Text block:
* * * * *

The Turkish Constitutional Court has decided that the right to life of Nigerian migrant Festus Okey, who was fatally shot by a police officer, was violated, Turkish media reported.
According to the court Okey’s family is to be paid compensation for the violation of his right to life. However, the court also decided that allegations of racial discrimination against Okey and claims that effective criminal investigations into public officials were not carried out were inadmissible.
Okey was shot by police officer Cengiz Yıldız while in detention at İstanbul’s Beyoğlu police station in August 2007. Yıldız had claimed that Okey was shot while trying to wrestle his gun from his hand.
The 21st İstanbul Criminal Court sentenced Yıldız to four years, two months in prison for manslaughter in 2011; however, the decision was reversed by the Supreme Court of Appeals. One of the judges of the criminal court had urged that Yıldız be sentenced to 20 years for murder in the first degree.

* * * * *

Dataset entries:
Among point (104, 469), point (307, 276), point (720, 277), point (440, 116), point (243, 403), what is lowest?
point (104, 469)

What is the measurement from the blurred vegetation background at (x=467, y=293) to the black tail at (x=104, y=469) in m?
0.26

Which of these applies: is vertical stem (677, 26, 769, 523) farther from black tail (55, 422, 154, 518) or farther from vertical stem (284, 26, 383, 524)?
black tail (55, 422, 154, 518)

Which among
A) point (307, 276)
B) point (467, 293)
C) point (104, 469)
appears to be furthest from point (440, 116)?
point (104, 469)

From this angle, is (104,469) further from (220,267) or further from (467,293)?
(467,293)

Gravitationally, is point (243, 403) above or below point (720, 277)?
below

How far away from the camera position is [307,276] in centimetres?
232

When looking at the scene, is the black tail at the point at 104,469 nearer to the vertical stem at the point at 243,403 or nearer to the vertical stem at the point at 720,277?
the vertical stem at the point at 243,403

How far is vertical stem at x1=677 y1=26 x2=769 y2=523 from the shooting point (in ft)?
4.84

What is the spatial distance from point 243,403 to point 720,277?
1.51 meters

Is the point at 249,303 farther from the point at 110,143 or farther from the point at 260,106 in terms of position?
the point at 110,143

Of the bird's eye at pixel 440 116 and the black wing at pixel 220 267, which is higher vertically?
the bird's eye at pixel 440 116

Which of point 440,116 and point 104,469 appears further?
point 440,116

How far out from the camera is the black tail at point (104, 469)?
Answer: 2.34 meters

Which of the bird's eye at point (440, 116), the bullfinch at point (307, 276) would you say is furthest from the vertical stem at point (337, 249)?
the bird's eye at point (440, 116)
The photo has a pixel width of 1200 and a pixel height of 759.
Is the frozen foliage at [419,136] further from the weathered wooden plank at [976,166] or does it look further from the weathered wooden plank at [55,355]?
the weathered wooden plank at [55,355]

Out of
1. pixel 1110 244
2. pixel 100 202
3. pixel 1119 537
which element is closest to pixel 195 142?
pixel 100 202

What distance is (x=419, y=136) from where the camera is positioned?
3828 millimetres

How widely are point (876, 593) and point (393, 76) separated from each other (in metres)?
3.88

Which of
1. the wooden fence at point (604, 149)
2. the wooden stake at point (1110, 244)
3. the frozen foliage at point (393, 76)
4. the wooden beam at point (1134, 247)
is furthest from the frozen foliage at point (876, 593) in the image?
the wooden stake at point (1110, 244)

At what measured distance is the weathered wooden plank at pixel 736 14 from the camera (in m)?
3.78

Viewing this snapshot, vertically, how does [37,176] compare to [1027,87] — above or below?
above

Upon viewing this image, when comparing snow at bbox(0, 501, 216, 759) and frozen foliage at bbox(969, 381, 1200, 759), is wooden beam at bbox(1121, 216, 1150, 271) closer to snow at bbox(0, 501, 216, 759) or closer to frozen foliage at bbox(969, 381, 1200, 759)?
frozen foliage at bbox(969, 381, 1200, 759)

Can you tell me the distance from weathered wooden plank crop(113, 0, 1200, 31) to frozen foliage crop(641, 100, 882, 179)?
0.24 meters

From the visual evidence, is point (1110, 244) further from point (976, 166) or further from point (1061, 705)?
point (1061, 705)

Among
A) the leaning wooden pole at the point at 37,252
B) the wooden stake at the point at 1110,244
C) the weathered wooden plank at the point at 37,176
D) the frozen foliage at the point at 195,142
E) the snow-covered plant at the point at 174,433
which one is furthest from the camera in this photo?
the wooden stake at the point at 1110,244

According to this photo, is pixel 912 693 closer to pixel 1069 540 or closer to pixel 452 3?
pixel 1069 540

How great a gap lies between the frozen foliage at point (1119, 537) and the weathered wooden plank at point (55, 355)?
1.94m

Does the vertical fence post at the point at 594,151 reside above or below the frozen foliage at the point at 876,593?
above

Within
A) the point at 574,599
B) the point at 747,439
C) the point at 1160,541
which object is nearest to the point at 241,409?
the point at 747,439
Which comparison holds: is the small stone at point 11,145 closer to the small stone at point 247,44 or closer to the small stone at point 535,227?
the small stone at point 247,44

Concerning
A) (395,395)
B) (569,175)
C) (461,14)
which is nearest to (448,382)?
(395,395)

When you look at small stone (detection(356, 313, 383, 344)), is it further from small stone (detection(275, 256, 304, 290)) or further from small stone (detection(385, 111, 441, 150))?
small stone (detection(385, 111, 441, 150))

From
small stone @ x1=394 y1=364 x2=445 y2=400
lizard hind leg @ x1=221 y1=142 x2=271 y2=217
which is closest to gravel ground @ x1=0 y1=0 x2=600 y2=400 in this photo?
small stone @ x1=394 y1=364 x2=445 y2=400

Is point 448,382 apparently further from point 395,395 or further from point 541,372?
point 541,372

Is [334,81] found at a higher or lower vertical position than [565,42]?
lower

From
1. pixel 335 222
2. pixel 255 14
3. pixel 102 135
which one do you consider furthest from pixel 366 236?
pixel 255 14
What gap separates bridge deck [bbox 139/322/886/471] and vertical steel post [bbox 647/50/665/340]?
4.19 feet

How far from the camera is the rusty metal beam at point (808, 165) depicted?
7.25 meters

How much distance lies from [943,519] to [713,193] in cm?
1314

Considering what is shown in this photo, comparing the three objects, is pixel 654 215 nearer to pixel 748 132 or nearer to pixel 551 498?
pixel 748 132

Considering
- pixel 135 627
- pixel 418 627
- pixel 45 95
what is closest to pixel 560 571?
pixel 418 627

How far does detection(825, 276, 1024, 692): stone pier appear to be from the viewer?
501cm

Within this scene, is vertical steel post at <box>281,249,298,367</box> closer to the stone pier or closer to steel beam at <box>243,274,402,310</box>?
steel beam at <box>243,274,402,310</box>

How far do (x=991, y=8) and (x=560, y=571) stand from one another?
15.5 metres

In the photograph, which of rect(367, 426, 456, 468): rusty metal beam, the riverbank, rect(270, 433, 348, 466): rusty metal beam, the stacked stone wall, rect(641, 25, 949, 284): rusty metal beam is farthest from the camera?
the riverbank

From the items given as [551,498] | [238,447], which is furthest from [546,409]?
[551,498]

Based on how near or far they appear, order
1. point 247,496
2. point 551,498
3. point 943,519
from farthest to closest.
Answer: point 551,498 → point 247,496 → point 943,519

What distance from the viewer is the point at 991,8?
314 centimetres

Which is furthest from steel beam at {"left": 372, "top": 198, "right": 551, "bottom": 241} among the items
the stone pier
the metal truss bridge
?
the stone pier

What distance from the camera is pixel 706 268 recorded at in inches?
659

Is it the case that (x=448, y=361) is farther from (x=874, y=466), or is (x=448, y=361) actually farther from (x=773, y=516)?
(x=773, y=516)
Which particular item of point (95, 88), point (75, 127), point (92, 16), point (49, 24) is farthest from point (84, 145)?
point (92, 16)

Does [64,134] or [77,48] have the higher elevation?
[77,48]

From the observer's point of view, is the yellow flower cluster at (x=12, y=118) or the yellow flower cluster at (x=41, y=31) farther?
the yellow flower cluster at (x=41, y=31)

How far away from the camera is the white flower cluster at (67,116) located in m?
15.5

* * * * *

Required work:
Repeat the part of the text on the Festus Okey ruling word for word, starting with "Okey was shot by" and going on through "from his hand.".

Your solution:
Okey was shot by police officer Cengiz Yıldız while in detention at İstanbul’s Beyoğlu police station in August 2007. Yıldız had claimed that Okey was shot while trying to wrestle his gun from his hand.